Met Sofia in 1993 while dating her BF who was model at Sabado Gigante in Miami. Sofia was hot, her friend amazing, but fatal attraction. She used to drive a jetski to my boat dock at night when she found out I got married. Crazy chic


----------



## peteyvavs (Nov 18, 2015)

TemptingFate said:


> Do you mean Viagra or Sofia Vergara? Because she is probably more effective than Viagra.


Neither will help Lyft get a rise.


----------



## VanGuy (Feb 15, 2019)

It's been inching up for a month and a half which makes me wonder if those professionals that said buy were right all along. The average of 26 of the best performing analysts tracked by tipranks has it at $70.57 with 17 saying buy, 6 saying hold and only 3 saying sell.


----------



## No Prisoners (Mar 21, 2019)

peteyvavs said:


> Neither will help Lyft get a rise.


At least you get good rides on viagra


----------



## goneubering (Aug 17, 2017)

VanGuy said:


> It's been inching up for a month and a half which makes me wonder if those professionals that said buy were right all along. The average of 26 of the best performing analysts tracked by tipranks has it at $70.57 with 17 saying buy, 6 saying hold and only 3 saying sell.


Buy Lyft stock??!!


----------



## welikecamping (Nov 27, 2018)

everythingsuber said:


> "*with a safety driver on board*"
> 
> Can we stop saying driverless until they are driverless?
> These are no more driverless than the car I'm in right now is driverless.

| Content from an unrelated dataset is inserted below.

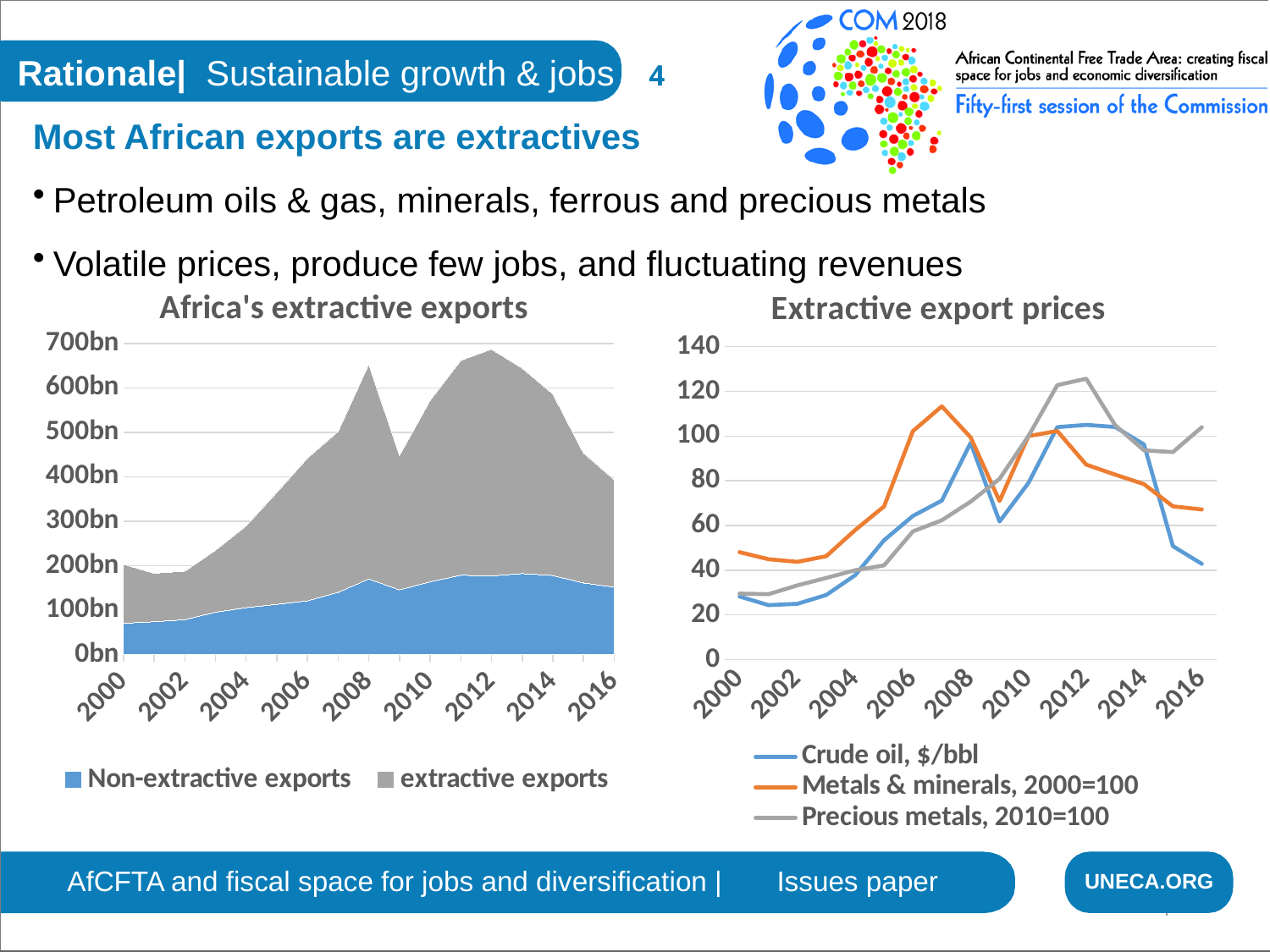
In the 'Africa's extractive exports' chart, is the value for Non-extractive exports in 2000 greater or less than 100bn? less In the 'Africa's extractive exports' chart, is the total of exports in 2008 greater or less than 600bn? greater How many series does the legend of the 'Africa's extractive exports' chart list? 2 What kind of chart is the 'Africa's extractive exports' chart? Stacked area chart In the 'Extractive export prices' chart, does the Crude oil series rise or fall between 2013 and 2016? Fall In the 'Extractive export prices' chart, is the value for Precious metals in 2000 greater or less than 40? less What kind of chart is the 'Extractive export prices' chart? Line chart In the 'Africa's extractive exports' chart, which colour represents extractive exports? Grey How many series does the legend of the 'Extractive export prices' chart list? 3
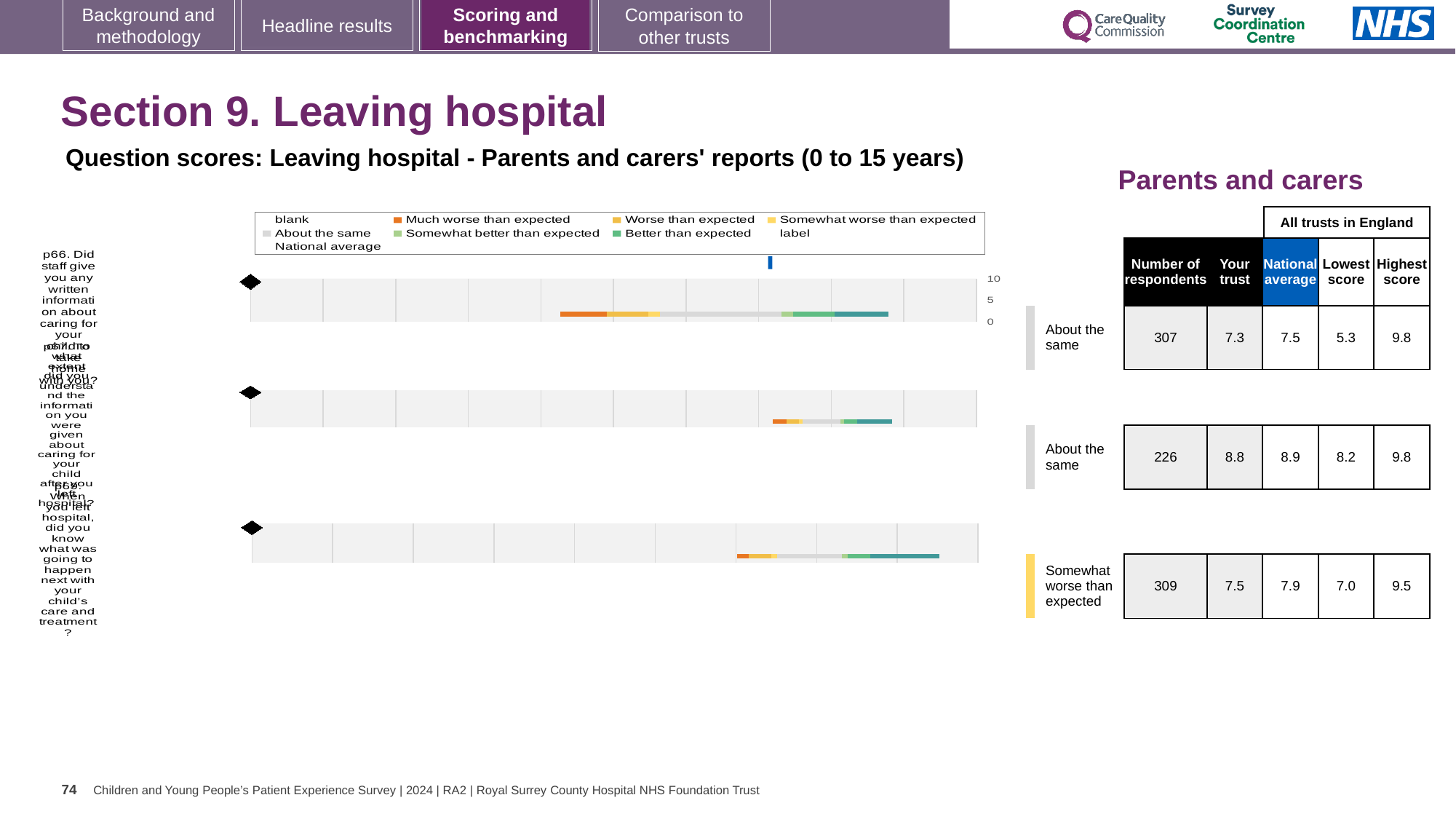
In the Parents and carers table, what is the 'Your trust' score for the row with 307 respondents? 7.3 In the Parents and carers table, which row has the highest 'Your trust' score? the row with 226 respondents (8.8) In the Parents and carers table, what is the lowest score for the row labelled 'Somewhat worse than expected'? 7.0 How many separate benchmark bar charts are shown on the slide? 3 What kind of chart is used to show the question scores on this slide? bar chart What is the highest tick value shown on the axis of the top bar chart? 10 In the legend, which colour represents 'Much worse than expected'? orange In the Parents and carers table, what is the difference between the national average and the 'Your trust' score for the row labelled 'Somewhat worse than expected'? 0.4 In the Parents and carers table, for the row with 307 respondents, which is larger: the 'Your trust' score or the national average? National average In the Parents and carers table, what is the highest score for the row with 309 respondents? 9.5 How many entries does the legend above the bar charts list? 9 In the Parents and carers table, what is the national average for the row with 226 respondents? 8.9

LOL. Ask Uber how well this worked for them.

I don't see these vehicles as competition, and maybe I'm a Luddite, but it's gonna be a long time before I voluntarily enter one of these things. I've worked with computers long enough to be worried about this.


----------



## peteyvavs (Nov 18, 2015)

VanGuy said:


> It's been inching up for a month and a half which makes me wonder if those professionals that said buy were right all along. The average of 26 of the best performing analysts tracked by tipranks has it at $70.57 with 17 saying buy, 6 saying hold and only 3 saying sell.


Have you heard of pump and dump, that's what's happening. Lyft is buying it's own stock through subsidiary companies to inflate the price.


----------



## uberdriverfornow (Jan 10, 2016)

6 months to the day after ipo the stock will crash when the insiders all sell their stock

so 6 months from March 29th


----------



## goneubering (Aug 17, 2017)

uberdriverfornow said:


> 6 months to the day after ipo the stock will crash when the insiders all sell their stock
> 
> so 6 months from March 29th


I don't think it will crash. We will find out soon enough. For the record I still say Lyft stock is only worth $5 a share but I don't expect it to drop that low.


----------



## loophole (Jun 7, 2016)

Old news...


----------



## Lee239 (Mar 24, 2017)

When I read the title I thought they were trying to sell self driving pick up trucks to Lyft drivers. :biggrin:


----------